Text passage:
## START

Cloudless sky, brilliant day.  Minimal snow, heavily glazed streets of ice.  Snapping clarity to the air, to the lines of house, tree, car.

Weather makes things apparent.  Car treads, heretofore unseen, are sharply preserved.

Where rubber hit the road, moisture was squeezed out, leaving dry pavement within tread marks. Long gone cars left their trail in  falling rain that froze almost instantly.

On walkabout, these narrow ice free trails are the only way to navigate crackling sheets once known as streets.  Switching from car, to truck tread, and back, I pick my way through the neighborhood, stopping in my driveway to admire the dizzying glare of noonday sun off the road.

The path I follow was crafted by freezing conditions.  Those conditions make my journey dazzling but treacherous.  The  gift in the treachery is  the preservation of a track I can  follow.

Inclement weather makes things apparent –  that which slows my way, also shows it.

A Christmas party.  Friends to hug,  strangers to meet.  A room warm enough to wear heels, flirty black dress, glittering, dangling earrings, hair up, guard down.

The bar and buffet table tempt and treat without a single dish containing tuna or peanut butter.

Faces recede, and the warmth of this place, of these souls, gives light to my heart and my face — or is it the gin?– regardless, a true gift of Christmas.

Across the room, a man glances my way and smiles.  I am surprised to remember I arrived with this one, and  will leave with him too.  He is kind, intelligent and curious, I have no idea how that happened.

Dance music playing somewhere beckons couples without frenzy, the room is alive with the season and community, inside and out…

I am transfixed by Christmas lights on a dark, rainy night.  Opting to pay for outdoor lighting, rather than indoor lamps or heat, my house is dark and chilly at 54F.

Thick socks, thermal underwear,  jeans, turtleneck, shirt, sweater, hoodie and  ubiquitous stretch knit gloves replace the gay apparel of my flight of fancy.  My Santa hat is a nice touch though.

I have not been asked to dance in 20 years.  I think it far more likely I will meet my end with a terrorist than a kind man.

But one is not the loneliest number.  That dubious distinction belongs to two in a poor relationship of any duration.  Though my future is uncertain, the bright filaments of coloured strings of lights warm my heart even as my skin is cold.

## END

Given instruction 1: Transcribe the stretch of the winter essay from "I am transfixed" through "skin is cold.".
Given instruction 2: According to the winter essay, how many years has it been since the writer was asked to dance?
Given instruction 3: Translate this sentence from the winter essay into Spanish: "Car treads, heretofore unseen, are sharply preserved."

Spatial question data:
## START

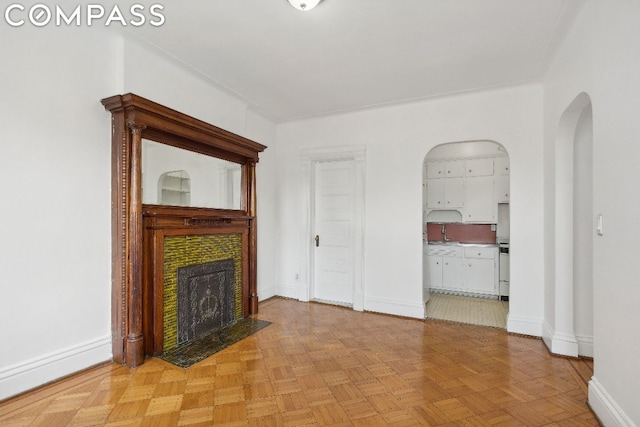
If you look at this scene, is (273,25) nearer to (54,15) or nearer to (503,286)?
(54,15)

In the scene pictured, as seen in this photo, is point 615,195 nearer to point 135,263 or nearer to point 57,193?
point 135,263

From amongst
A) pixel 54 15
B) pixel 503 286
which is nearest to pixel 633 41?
pixel 54 15

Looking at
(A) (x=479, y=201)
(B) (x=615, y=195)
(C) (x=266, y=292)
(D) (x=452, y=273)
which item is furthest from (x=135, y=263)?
(A) (x=479, y=201)

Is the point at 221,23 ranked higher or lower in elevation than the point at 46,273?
higher

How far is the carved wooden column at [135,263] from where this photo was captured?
2582 millimetres

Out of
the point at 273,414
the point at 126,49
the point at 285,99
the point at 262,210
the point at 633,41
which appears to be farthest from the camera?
the point at 262,210

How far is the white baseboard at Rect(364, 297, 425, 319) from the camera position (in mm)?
3949

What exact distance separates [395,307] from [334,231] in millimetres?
1380

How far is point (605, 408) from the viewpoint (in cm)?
184

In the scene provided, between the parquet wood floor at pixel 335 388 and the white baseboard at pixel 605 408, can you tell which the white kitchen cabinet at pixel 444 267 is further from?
the white baseboard at pixel 605 408

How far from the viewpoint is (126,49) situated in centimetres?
273

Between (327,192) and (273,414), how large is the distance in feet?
10.6

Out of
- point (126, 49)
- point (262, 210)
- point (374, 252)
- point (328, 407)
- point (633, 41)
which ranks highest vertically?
point (126, 49)

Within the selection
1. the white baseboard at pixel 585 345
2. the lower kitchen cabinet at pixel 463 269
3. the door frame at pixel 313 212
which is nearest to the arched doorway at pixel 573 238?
the white baseboard at pixel 585 345
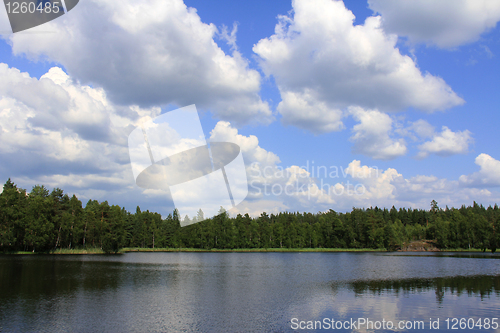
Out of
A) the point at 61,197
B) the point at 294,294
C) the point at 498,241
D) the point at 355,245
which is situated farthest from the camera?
the point at 355,245

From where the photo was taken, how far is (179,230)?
170 meters

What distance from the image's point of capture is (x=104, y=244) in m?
105

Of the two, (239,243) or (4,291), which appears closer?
(4,291)

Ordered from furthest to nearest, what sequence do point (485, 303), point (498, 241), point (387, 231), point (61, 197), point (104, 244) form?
point (387, 231) → point (498, 241) → point (61, 197) → point (104, 244) → point (485, 303)

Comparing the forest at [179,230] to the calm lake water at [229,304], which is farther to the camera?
the forest at [179,230]

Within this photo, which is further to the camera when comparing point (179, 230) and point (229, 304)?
point (179, 230)

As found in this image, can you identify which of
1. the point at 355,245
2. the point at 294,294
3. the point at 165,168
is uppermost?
the point at 165,168

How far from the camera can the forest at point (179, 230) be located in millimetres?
89812

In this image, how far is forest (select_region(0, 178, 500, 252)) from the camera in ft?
295

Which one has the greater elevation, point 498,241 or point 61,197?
point 61,197

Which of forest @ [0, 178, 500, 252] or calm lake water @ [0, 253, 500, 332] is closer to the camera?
calm lake water @ [0, 253, 500, 332]

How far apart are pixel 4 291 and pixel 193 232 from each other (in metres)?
134

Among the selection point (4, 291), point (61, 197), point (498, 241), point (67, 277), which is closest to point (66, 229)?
point (61, 197)

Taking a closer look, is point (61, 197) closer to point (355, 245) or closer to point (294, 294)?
point (294, 294)
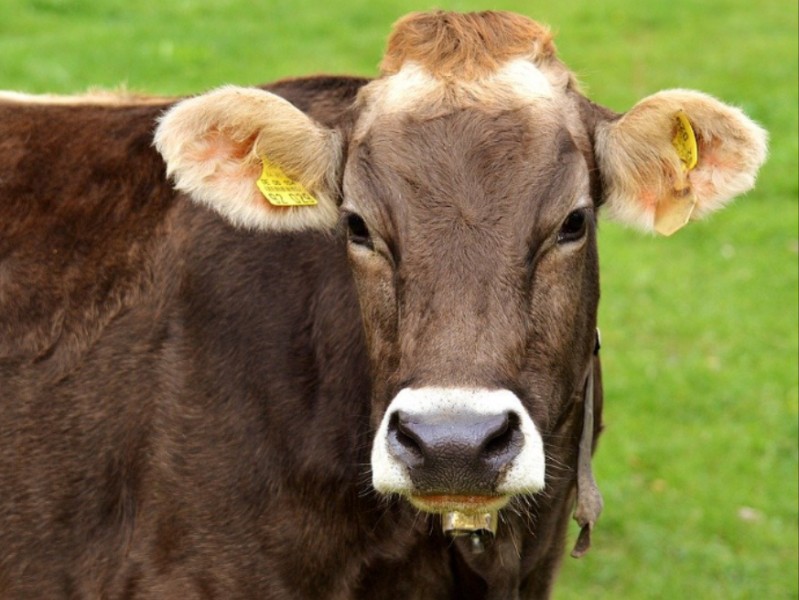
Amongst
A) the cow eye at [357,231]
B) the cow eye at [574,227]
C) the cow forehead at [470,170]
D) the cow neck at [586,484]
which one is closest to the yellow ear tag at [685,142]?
the cow forehead at [470,170]

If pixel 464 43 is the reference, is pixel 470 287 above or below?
below

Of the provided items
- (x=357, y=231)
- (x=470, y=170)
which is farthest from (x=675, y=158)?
(x=357, y=231)

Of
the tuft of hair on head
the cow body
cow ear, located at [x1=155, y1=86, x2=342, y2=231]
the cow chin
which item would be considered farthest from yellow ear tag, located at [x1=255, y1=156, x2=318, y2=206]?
the cow chin

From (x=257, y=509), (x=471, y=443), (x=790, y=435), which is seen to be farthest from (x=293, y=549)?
(x=790, y=435)

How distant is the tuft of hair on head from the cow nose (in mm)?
1277

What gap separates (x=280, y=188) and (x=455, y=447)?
53.3 inches

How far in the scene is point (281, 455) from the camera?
4.79 m

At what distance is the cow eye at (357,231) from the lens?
4441 mm

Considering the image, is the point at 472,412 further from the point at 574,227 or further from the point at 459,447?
the point at 574,227

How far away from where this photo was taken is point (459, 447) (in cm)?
379

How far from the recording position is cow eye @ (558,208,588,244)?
430 centimetres

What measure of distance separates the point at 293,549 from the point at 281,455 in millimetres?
318

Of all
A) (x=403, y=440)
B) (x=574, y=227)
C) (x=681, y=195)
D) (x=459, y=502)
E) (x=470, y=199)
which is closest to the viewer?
(x=403, y=440)

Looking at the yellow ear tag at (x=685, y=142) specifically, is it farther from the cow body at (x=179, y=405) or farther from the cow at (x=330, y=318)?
the cow body at (x=179, y=405)
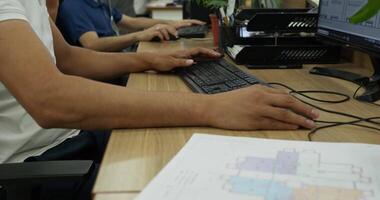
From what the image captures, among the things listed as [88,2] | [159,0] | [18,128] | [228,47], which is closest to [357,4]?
[228,47]

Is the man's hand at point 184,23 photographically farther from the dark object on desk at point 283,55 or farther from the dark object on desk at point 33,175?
the dark object on desk at point 33,175

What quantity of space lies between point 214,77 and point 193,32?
106 cm

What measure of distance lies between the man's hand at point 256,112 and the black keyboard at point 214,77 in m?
0.20

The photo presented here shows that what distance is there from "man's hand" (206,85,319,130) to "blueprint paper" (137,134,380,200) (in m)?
0.06

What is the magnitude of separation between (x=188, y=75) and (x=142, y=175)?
619 mm

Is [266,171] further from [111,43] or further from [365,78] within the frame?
[111,43]

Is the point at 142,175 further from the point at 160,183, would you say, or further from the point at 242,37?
the point at 242,37

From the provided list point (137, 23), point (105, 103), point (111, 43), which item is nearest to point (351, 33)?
point (105, 103)

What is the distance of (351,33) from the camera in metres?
1.13

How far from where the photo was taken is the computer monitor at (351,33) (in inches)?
40.2

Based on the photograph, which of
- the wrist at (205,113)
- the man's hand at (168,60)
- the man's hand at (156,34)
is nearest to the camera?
the wrist at (205,113)

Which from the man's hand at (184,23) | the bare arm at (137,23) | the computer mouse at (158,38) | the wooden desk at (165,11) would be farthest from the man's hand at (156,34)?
the wooden desk at (165,11)

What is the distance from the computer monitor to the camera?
1021 millimetres

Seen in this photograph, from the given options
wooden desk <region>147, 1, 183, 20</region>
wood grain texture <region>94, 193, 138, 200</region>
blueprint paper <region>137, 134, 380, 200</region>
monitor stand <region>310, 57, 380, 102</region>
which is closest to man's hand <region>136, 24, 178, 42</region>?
monitor stand <region>310, 57, 380, 102</region>
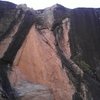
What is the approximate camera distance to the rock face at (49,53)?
9.89m

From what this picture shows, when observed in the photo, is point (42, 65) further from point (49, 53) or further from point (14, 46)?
point (14, 46)

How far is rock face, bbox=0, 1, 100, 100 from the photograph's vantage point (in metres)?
9.89


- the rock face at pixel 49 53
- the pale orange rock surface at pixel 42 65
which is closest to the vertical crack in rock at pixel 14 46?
the rock face at pixel 49 53

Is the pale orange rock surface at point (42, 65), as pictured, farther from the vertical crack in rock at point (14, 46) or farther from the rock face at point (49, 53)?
the vertical crack in rock at point (14, 46)

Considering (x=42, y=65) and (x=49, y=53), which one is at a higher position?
(x=49, y=53)

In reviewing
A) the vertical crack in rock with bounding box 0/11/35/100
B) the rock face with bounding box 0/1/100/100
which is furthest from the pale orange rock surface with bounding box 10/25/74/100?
the vertical crack in rock with bounding box 0/11/35/100

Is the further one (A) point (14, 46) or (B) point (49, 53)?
(A) point (14, 46)

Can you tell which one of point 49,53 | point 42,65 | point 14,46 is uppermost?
point 14,46

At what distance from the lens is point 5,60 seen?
10.7 m

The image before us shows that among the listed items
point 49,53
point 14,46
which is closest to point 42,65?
point 49,53

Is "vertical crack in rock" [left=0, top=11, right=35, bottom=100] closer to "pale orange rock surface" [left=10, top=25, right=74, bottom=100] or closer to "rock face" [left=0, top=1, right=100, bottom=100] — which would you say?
"rock face" [left=0, top=1, right=100, bottom=100]

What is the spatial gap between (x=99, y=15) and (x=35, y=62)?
12.0 feet

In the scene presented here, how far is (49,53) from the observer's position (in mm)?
10602

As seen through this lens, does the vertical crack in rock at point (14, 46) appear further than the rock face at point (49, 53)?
Yes
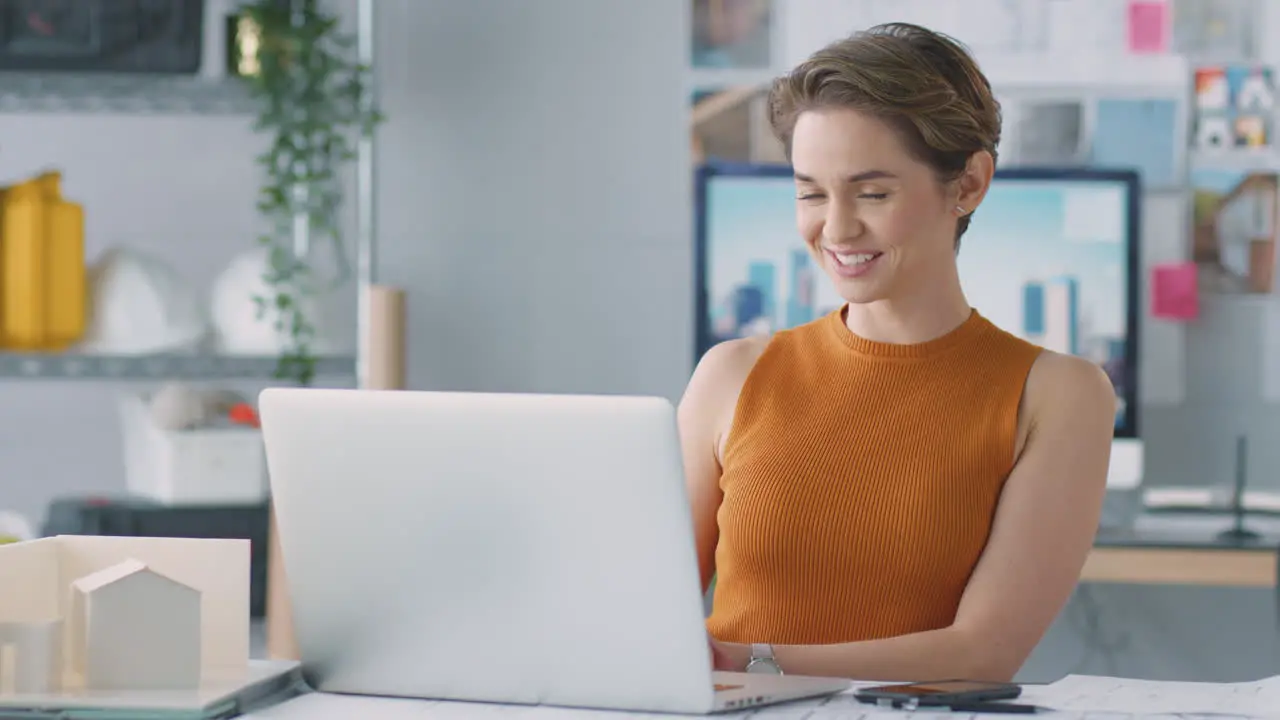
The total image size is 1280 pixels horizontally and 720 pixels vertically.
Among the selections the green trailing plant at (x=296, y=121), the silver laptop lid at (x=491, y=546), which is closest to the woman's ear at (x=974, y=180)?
the silver laptop lid at (x=491, y=546)

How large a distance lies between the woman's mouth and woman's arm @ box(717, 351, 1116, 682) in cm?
20

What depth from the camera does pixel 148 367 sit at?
265 centimetres

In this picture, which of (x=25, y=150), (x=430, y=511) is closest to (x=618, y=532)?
(x=430, y=511)

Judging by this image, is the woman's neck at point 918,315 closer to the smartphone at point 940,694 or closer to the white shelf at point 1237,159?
the smartphone at point 940,694

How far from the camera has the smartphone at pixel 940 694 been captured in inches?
42.4

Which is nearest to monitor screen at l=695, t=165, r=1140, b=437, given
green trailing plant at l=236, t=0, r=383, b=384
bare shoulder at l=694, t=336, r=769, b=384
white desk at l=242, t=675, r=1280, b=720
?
green trailing plant at l=236, t=0, r=383, b=384

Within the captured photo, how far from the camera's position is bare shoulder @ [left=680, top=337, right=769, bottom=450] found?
164 centimetres

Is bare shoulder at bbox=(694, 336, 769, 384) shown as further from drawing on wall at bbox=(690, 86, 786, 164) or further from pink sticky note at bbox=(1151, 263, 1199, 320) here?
pink sticky note at bbox=(1151, 263, 1199, 320)

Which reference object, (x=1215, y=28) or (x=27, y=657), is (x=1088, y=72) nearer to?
(x=1215, y=28)

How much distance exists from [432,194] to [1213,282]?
5.16 ft

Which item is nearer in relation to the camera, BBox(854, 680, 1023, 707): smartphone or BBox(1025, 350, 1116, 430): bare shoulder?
BBox(854, 680, 1023, 707): smartphone

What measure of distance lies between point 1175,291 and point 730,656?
2.06 meters

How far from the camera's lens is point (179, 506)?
105 inches

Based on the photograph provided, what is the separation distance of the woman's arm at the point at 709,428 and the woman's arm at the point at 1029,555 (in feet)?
0.95
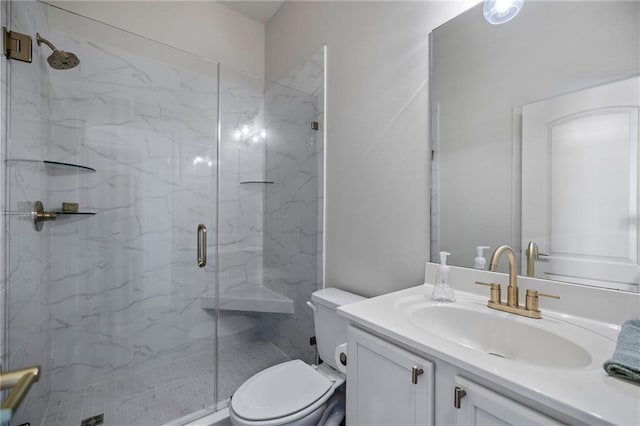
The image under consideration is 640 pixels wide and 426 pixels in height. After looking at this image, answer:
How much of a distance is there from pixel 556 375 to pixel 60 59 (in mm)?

## END

Task output 1:
I am transfixed by Christmas lights on a dark, rainy night.  Opting to pay for outdoor lighting, rather than indoor lamps or heat, my house is dark and chilly at 54F.

Thick socks, thermal underwear,  jeans, turtleneck, shirt, sweater, hoodie and  ubiquitous stretch knit gloves replace the gay apparel of my flight of fancy.  My Santa hat is a nice touch though.

I have not been asked to dance in 20 years.  I think it far more likely I will meet my end with a terrorist than a kind man.

But one is not the loneliest number.  That dubious distinction belongs to two in a poor relationship of any duration.  Though my future is uncertain, the bright filaments of coloured strings of lights warm my heart even as my skin is cold.

Task output 2: 20 years.

Task output 3: Las huellas de los neumáticos, hasta ahora invisibles, quedan nítidamente conservadas.